Home's hinge-back tortoise (Kinixys homeana) is a species of tortoise in the family Testudinidae. The species is endemic to Africa.

Etymology
The specific name, homeana, is in honor of English surgeon and naturalist Everard Home.

Geographic range
K. homeana is found in Benin, Cameroon, Democratic Republic of the Congo, Ivory Coast, Equatorial Guinea, Gabon, Ghana, Guinea, Liberia, Nigeria, and possibly Togo.

Habitat
The natural habitats of Home's hinge-back tortoise are subtropical or tropical moist lowland forests, subtropical or tropical swamps, and plantations.

Ecology and life history
Home's hinge-back is naturally attracted to red or pink flowers. It prefers low light and often moves in early morning or dusk, preferring to stay hidden the rest of the day.

Diet
In captivity the diet of K. homeana may include, banana, guava, watermelon, black mushrooms, cooked sweet potato, cooked potato, and cooked or raw squash, and sources of animal protein such as earthworms, mealworms, crickets, snails and fish.

Conservation status
K. homeana is threatened by habitat loss.

[Exercise objective] Reproduce the passage on Home's hinge-back tortoise word for word, from "Home's hinge-back tortoise (Kinixys" up to and including "naturalist Everard Home.".

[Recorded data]
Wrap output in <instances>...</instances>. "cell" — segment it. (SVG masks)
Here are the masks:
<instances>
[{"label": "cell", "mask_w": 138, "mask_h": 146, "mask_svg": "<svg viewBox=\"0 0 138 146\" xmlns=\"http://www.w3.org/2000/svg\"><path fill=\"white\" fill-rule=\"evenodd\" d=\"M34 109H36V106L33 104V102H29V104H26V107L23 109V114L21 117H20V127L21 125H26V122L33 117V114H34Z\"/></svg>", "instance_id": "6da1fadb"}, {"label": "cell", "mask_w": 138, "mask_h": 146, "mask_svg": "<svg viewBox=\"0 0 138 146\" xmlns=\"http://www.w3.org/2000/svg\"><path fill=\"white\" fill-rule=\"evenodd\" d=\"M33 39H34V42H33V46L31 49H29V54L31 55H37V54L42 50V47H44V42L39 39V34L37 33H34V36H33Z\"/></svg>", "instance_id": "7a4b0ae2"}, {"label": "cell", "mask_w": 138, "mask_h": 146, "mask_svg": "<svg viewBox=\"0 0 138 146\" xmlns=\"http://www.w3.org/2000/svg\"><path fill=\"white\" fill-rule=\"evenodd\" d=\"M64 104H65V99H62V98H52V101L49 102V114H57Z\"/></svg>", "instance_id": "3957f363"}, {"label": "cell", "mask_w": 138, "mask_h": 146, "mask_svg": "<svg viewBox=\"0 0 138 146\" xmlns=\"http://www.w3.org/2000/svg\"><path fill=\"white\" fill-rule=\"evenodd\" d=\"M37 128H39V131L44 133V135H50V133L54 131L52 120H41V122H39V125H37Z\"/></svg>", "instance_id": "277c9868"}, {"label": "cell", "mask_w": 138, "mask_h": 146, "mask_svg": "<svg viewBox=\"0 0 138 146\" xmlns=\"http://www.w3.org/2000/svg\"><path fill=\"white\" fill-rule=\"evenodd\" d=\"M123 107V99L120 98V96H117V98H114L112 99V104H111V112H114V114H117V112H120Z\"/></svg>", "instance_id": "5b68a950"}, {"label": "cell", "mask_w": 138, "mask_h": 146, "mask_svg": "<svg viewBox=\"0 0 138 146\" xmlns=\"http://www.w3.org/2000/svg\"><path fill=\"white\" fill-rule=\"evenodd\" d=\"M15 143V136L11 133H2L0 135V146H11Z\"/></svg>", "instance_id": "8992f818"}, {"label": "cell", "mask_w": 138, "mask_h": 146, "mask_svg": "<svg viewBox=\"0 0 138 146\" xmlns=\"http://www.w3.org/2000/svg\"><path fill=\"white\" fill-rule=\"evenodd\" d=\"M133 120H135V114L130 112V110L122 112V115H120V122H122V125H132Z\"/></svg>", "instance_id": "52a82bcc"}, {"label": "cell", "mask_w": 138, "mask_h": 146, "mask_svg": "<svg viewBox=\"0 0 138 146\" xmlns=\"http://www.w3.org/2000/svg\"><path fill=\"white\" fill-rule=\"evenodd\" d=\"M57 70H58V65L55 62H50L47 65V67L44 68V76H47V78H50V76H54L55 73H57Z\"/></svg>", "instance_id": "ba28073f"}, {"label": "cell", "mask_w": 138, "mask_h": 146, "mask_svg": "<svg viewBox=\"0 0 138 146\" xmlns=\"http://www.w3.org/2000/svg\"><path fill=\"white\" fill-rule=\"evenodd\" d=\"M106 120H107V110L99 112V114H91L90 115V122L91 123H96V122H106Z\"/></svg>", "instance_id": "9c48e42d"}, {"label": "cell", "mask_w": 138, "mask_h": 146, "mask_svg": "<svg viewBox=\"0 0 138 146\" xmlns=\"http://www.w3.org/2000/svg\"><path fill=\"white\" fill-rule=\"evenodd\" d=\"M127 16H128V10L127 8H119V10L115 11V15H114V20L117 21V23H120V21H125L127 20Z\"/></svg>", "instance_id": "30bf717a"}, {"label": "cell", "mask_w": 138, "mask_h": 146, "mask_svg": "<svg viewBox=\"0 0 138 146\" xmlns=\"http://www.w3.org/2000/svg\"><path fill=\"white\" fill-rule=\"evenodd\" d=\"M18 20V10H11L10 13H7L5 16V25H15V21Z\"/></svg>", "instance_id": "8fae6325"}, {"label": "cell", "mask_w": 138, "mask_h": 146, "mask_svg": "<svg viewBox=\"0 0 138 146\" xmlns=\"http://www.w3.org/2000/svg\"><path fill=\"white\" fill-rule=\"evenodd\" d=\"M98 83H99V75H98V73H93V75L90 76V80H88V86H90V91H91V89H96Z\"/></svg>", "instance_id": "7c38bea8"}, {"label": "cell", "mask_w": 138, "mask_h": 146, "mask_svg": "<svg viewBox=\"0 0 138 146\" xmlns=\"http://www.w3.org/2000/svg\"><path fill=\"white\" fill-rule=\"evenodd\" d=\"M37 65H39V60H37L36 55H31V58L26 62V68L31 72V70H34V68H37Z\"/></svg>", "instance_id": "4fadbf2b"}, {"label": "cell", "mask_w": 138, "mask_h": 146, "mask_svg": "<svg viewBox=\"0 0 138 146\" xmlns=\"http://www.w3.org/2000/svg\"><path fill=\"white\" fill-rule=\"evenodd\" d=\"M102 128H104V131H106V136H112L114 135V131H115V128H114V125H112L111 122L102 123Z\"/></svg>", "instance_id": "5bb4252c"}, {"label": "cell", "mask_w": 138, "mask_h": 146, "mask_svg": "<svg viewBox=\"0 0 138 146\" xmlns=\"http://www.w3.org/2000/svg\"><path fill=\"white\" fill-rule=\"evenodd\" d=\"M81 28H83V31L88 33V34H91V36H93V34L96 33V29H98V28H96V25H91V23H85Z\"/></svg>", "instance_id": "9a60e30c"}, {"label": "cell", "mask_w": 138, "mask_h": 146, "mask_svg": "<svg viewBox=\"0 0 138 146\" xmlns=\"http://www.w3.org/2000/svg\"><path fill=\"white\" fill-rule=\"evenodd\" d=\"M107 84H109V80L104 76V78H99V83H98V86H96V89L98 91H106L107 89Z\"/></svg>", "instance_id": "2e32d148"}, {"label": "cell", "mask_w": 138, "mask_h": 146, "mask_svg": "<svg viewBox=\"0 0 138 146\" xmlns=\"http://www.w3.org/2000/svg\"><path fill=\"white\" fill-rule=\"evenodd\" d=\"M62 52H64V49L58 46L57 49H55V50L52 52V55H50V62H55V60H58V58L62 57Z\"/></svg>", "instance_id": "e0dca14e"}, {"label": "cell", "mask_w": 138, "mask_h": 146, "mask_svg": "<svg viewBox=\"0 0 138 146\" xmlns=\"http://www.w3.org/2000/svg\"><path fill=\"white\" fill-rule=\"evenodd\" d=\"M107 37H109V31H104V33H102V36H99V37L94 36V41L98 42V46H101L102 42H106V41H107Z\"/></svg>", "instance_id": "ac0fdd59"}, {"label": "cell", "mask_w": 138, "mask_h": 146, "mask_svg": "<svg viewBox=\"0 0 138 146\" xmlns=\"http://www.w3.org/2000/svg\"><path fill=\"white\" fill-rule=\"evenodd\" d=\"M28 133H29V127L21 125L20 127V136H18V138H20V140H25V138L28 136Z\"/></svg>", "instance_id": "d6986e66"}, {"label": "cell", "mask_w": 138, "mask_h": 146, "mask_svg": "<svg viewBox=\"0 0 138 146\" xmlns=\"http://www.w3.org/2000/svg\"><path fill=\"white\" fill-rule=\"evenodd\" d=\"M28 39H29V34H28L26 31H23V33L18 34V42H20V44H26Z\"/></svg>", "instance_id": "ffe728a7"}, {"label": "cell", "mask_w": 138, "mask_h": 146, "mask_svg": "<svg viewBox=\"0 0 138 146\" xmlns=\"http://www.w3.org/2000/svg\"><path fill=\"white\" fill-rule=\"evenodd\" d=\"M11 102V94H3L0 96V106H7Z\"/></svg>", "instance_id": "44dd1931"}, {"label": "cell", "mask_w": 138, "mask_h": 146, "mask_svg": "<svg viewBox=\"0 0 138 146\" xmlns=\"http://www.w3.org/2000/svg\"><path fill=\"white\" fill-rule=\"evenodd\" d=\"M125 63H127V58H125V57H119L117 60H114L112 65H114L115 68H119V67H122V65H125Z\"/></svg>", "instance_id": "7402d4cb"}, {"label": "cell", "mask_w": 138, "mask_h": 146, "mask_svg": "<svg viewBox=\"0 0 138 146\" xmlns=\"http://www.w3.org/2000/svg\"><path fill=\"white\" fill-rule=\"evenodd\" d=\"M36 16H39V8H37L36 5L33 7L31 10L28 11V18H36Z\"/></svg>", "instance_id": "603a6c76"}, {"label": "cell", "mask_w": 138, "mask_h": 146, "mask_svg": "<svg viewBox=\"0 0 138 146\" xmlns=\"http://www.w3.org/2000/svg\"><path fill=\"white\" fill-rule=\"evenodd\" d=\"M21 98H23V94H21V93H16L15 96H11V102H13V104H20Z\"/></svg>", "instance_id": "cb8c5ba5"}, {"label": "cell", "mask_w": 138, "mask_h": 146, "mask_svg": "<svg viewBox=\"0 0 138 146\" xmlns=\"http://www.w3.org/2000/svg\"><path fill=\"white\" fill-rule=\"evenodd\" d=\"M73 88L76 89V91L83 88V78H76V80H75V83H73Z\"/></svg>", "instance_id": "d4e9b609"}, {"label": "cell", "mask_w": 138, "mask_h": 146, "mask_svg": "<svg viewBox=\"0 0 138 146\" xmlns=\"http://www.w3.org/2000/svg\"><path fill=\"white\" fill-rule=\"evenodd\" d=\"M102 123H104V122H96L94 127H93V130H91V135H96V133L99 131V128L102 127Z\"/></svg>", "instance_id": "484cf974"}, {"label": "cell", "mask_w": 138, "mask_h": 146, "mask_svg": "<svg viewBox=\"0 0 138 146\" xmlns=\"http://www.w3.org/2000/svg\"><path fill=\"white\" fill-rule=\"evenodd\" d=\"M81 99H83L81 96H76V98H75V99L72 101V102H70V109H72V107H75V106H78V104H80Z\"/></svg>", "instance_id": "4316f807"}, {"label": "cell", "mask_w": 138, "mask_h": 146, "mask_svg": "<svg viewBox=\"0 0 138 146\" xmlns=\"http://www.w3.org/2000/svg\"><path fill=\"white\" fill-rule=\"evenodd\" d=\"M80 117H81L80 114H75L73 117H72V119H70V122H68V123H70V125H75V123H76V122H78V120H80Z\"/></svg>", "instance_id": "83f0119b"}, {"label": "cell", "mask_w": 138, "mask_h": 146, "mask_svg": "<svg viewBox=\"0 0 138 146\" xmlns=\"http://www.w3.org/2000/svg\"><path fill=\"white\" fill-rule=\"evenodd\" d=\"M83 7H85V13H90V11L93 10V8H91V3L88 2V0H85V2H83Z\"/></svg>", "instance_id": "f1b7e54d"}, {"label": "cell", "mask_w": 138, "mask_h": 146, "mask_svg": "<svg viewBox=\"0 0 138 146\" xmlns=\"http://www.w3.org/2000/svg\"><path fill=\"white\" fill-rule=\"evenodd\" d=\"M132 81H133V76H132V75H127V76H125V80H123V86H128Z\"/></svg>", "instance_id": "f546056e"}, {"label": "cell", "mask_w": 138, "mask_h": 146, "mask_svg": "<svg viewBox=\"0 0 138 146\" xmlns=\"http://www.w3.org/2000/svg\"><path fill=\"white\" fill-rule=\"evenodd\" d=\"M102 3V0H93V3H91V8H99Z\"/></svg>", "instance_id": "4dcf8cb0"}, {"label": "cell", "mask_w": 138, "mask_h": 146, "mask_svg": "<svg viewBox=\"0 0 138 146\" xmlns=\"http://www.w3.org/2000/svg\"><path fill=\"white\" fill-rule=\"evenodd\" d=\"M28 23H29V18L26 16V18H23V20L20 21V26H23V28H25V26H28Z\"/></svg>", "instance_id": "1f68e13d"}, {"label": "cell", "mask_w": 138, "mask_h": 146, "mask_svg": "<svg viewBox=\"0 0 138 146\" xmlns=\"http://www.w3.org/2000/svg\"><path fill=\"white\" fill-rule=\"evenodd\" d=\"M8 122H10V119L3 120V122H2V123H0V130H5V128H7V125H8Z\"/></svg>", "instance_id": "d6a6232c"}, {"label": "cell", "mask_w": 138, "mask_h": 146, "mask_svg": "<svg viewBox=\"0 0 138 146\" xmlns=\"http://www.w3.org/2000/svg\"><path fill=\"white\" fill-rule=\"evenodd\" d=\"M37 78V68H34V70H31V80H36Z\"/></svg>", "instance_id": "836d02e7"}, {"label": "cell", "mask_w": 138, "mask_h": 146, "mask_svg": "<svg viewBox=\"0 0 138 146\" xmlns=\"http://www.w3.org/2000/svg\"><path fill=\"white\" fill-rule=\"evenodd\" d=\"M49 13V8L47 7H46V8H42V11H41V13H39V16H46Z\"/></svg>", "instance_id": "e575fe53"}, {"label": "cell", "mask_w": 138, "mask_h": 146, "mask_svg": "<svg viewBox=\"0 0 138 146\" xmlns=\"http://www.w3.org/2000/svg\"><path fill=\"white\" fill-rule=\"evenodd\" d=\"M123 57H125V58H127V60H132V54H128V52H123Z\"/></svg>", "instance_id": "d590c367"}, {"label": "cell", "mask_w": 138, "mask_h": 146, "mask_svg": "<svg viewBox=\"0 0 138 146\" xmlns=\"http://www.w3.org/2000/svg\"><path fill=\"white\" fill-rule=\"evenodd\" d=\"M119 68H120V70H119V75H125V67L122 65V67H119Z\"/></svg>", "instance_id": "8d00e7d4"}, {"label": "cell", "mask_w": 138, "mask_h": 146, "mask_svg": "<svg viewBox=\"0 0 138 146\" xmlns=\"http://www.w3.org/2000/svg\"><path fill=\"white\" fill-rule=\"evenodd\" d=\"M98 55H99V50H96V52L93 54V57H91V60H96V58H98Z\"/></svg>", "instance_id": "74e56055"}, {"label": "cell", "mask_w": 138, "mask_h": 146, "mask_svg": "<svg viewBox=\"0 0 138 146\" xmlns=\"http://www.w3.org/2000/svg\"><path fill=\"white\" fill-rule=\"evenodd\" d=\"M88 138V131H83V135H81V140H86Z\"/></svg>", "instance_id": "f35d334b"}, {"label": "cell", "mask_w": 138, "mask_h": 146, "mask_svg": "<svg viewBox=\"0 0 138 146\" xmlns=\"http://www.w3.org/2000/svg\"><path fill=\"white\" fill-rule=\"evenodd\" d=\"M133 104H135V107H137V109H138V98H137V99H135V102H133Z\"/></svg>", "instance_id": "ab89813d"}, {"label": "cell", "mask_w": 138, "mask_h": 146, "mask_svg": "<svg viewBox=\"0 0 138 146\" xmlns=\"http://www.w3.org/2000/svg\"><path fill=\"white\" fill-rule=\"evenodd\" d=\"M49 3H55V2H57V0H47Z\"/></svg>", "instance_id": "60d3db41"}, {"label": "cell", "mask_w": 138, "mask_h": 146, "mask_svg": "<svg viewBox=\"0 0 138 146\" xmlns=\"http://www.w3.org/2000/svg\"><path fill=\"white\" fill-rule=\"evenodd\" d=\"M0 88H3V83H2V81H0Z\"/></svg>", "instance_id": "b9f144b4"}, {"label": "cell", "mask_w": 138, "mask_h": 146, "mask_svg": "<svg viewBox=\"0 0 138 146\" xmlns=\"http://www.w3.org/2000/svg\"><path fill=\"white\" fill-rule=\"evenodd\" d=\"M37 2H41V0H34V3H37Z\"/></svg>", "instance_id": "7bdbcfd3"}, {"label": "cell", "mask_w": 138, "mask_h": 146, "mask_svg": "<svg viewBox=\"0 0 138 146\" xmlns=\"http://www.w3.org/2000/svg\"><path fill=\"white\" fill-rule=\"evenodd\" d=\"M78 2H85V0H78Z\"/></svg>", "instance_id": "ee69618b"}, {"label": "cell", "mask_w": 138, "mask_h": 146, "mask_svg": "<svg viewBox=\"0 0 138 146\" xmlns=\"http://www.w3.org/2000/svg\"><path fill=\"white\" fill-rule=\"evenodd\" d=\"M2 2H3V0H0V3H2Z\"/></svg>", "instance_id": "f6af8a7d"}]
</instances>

[Response area]
Home's hinge-back tortoise (Kinixys homeana) is a species of tortoise in the family Testudinidae. The species is endemic to Africa.

Etymology
The specific name, homeana, is in honor of English surgeon and naturalist Everard Home.